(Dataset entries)
>>>
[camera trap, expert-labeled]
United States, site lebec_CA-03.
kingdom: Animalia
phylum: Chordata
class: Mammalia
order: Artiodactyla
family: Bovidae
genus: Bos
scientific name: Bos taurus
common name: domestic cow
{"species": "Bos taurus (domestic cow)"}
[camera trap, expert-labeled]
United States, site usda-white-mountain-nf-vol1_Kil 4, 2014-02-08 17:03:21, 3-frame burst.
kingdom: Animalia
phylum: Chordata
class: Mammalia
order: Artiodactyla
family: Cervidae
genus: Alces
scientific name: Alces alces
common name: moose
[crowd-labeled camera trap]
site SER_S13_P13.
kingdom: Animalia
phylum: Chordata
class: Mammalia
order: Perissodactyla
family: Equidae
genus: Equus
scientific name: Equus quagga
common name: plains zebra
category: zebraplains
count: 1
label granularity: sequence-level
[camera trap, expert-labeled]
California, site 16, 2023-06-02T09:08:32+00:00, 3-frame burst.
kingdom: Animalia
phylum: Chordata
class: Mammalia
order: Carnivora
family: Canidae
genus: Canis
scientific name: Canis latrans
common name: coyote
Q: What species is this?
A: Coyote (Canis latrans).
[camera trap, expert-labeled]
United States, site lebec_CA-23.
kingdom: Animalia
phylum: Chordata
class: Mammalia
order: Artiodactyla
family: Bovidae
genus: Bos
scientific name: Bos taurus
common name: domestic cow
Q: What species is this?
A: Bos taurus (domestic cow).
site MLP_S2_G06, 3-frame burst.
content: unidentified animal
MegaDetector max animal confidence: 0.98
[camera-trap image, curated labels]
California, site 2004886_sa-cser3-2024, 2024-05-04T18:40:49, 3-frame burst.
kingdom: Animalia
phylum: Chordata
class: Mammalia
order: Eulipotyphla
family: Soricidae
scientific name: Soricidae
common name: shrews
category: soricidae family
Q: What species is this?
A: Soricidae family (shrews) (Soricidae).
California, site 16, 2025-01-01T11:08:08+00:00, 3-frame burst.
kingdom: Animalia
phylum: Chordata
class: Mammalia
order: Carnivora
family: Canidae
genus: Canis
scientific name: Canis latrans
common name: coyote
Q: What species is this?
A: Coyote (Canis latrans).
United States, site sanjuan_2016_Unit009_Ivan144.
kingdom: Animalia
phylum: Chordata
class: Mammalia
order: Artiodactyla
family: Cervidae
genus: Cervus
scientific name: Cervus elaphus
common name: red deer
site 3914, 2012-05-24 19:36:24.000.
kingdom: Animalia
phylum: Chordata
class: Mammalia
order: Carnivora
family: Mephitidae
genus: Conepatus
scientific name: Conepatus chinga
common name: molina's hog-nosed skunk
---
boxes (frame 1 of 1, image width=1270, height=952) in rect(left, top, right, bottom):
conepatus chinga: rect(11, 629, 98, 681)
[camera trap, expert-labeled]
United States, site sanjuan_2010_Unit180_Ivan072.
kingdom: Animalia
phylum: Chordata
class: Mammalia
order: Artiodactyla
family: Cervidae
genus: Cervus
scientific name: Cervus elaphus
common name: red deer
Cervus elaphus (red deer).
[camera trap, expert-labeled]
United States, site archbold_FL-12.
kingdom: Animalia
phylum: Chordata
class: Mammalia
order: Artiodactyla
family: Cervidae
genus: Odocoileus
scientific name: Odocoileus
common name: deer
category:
<<<
* _Task description_:
Copy all the records exactly so that no character differs from the source.

* _Task output_:
[camera trap, expert-labeled]
United States, site lebec_CA-03.
kingdom: Animalia
phylum: Chordata
class: Mammalia
order: Artiodactyla
family: Bovidae
genus: Bos
scientific name: Bos taurus
common name: domestic cow
{"species": "Bos taurus (domestic cow)"}
[camera trap, expert-labeled]
United States, site usda-white-mountain-nf-vol1_Kil 4, 2014-02-08 17:03:21, 3-frame burst.
kingdom: Animalia
phylum: Chordata
class: Mammalia
order: Artiodactyla
family: Cervidae
genus: Alces
scientific name: Alces alces
common name: moose
[crowd-labeled camera trap]
site SER_S13_P13.
kingdom: Animalia
phylum: Chordata
class: Mammalia
order: Perissodactyla
family: Equidae
genus: Equus
scientific name: Equus quagga
common name: plains zebra
category: zebraplains
count: 1
label granularity: sequence-level
[camera trap, expert-labeled]
California, site 16, 2023-06-02T09:08:32+00:00, 3-frame burst.
kingdom: Animalia
phylum: Chordata
class: Mammalia
order: Carnivora
family: Canidae
genus: Canis
scientific name: Canis latrans
common name: coyote
Q: What species is this?
A: Coyote (Canis latrans).
[camera trap, expert-labeled]
United States, site lebec_CA-23.
kingdom: Animalia
phylum: Chordata
class: Mammalia
order: Artiodactyla
family: Bovidae
genus: Bos
scientific name: Bos taurus
common name: domestic cow
Q: What species is this?
A: Bos taurus (domestic cow).
site MLP_S2_G06, 3-frame burst.
content: unidentified animal
MegaDetector max animal confidence: 0.98
[camera-trap image, curated labels]
California, site 2004886_sa-cser3-2024, 2024-05-04T18:40:49, 3-frame burst.
kingdom: Animalia
phylum: Chordata
class: Mammalia
order: Eulipotyphla
family: Soricidae
scientific name: Soricidae
common name: shrews
category: soricidae family
Q: What species is this?
A: Soricidae family (shrews) (Soricidae).
California, site 16, 2025-01-01T11:08:08+00:00, 3-frame burst.
kingdom: Animalia
phylum: Chordata
class: Mammalia
order: Carnivora
family: Canidae
genus: Canis
scientific name: Canis latrans
common name: coyote
Q: What species is this?
A: Coyote (Canis latrans).
United States, site sanjuan_2016_Unit009_Ivan144.
kingdom: Animalia
phylum: Chordata
class: Mammalia
order: Artiodactyla
family: Cervidae
genus: Cervus
scientific name: Cervus elaphus
common name: red deer
site 3914, 2012-05-24 19:36:24.000.
kingdom: Animalia
phylum: Chordata
class: Mammalia
order: Carnivora
family: Mephitidae
genus: Conepatus
scientific name: Conepatus chinga
common name: molina's hog-nosed skunk
---
boxes (frame 1 of 1, image width=1270, height=952) in rect(left, top, right, bottom):
conepatus chinga: rect(11, 629, 98, 681)
[camera trap, expert-labeled]
United States, site sanjuan_2010_Unit180_Ivan072.
kingdom: Animalia
phylum: Chordata
class: Mammalia
order: Artiodactyla
family: Cervidae
genus: Cervus
scientific name: Cervus elaphus
common name: red deer
Cervus elaphus (red deer).
[camera trap, expert-labeled]
United States, site archbold_FL-12.
kingdom: Animalia
phylum: Chordata
class: Mammalia
order: Artiodactyla
family: Cervidae
genus: Odocoileus
scientific name: Odocoileus
common name: deer
category:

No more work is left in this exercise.